Finding your ideal sleep position
For back pain: Try sleeping on your side with a pillow between your legs to align your spine and reduce pressure. If you prefer sleeping on your back, place a pillow under your knees to relieve your back. Avoid sleeping on your stomach as it may worsen your pain.
For neck pain: Avoid sleeping with your arms raised, which can increase tension. For better alignment, place a pillow under your arm or painful shoulder, depending on your sleep position.
Preparing your bed for comfort
Pillow choice: Choose a pillow that supports your neck properly, whether you sleep on your back or side. The pillow should keep your neck aligned without tilting too high or too low.
Mattress choice: Your mattress should be firm enough to support your back but soft enough to contour to your body. A good mattress won’t make you feel your partner’s movements during the night.
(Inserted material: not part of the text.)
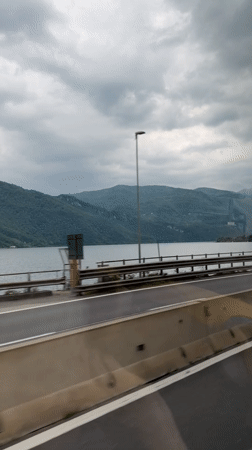 Morning highway travel recorded along lakeside road in Italy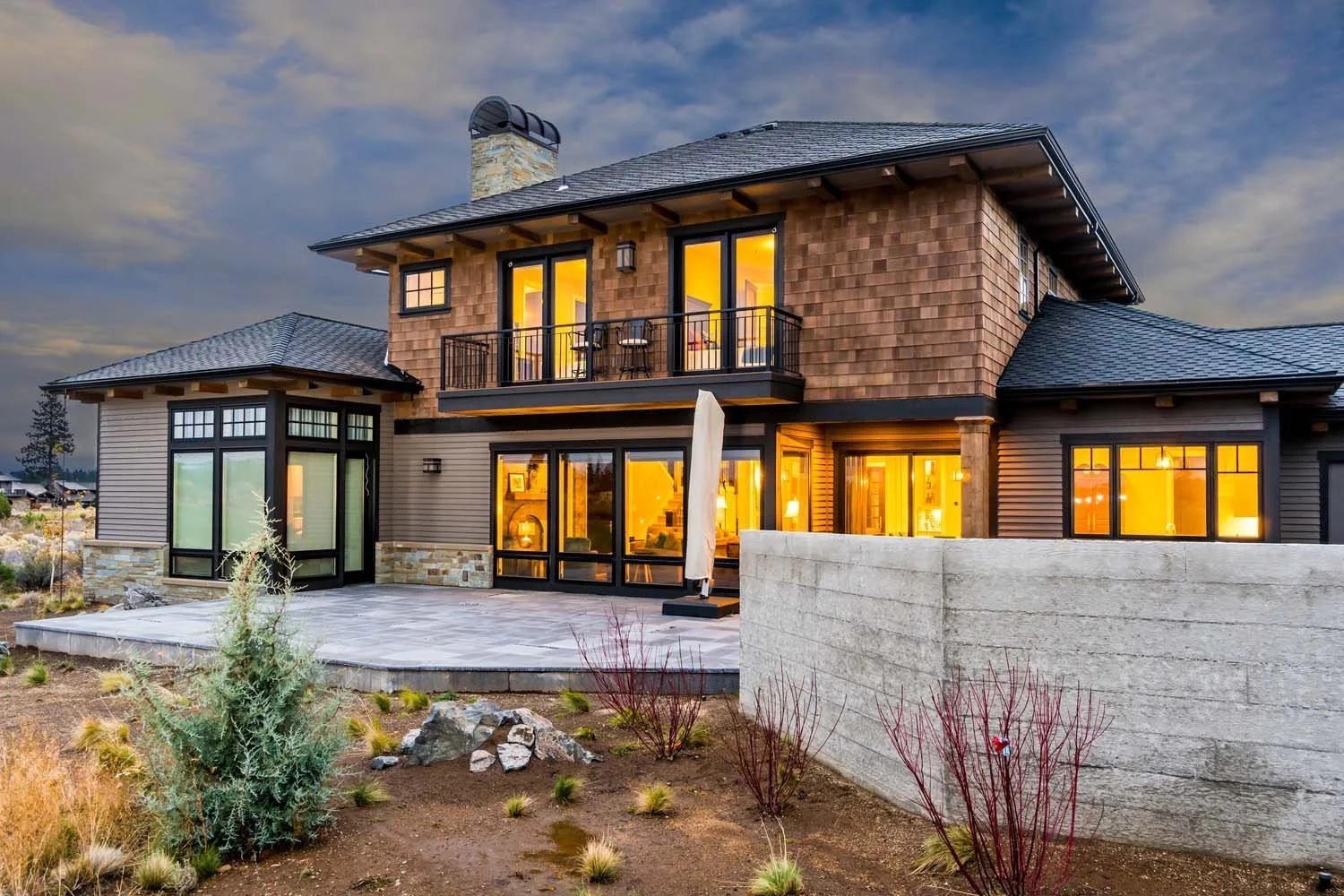 This stunning modern residence in Tetherow - Skene Trail, designed by Steve Van Sant, is a testament to the high-quality craftsmanship of Pacwest Builders. The home features a mixture of wood, stone, and siding, with large windows and a balcony, beau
Techniques for better mobility in bed
To turn: Bend your legs, lift your pelvis slightly, and turn using your legs and arms.
To get up: Roll onto your side, let your legs hang off the bed, and use your arms to push yourself into a seated position.
Taking care of yourself before and after sleep
Relaxation exercises: Before bed and upon waking, do gentle stretches or relaxation exercises to ease your muscles. This can help reduce morning stiffness and improve your sleep quality. By following these tips, you can enhance your sleep and minimize back and neck pain. Remember, comfort is key for restful sleep. Choose the right position and accessories to help you fall asleep comfortably and adjust as needed to reduce pain.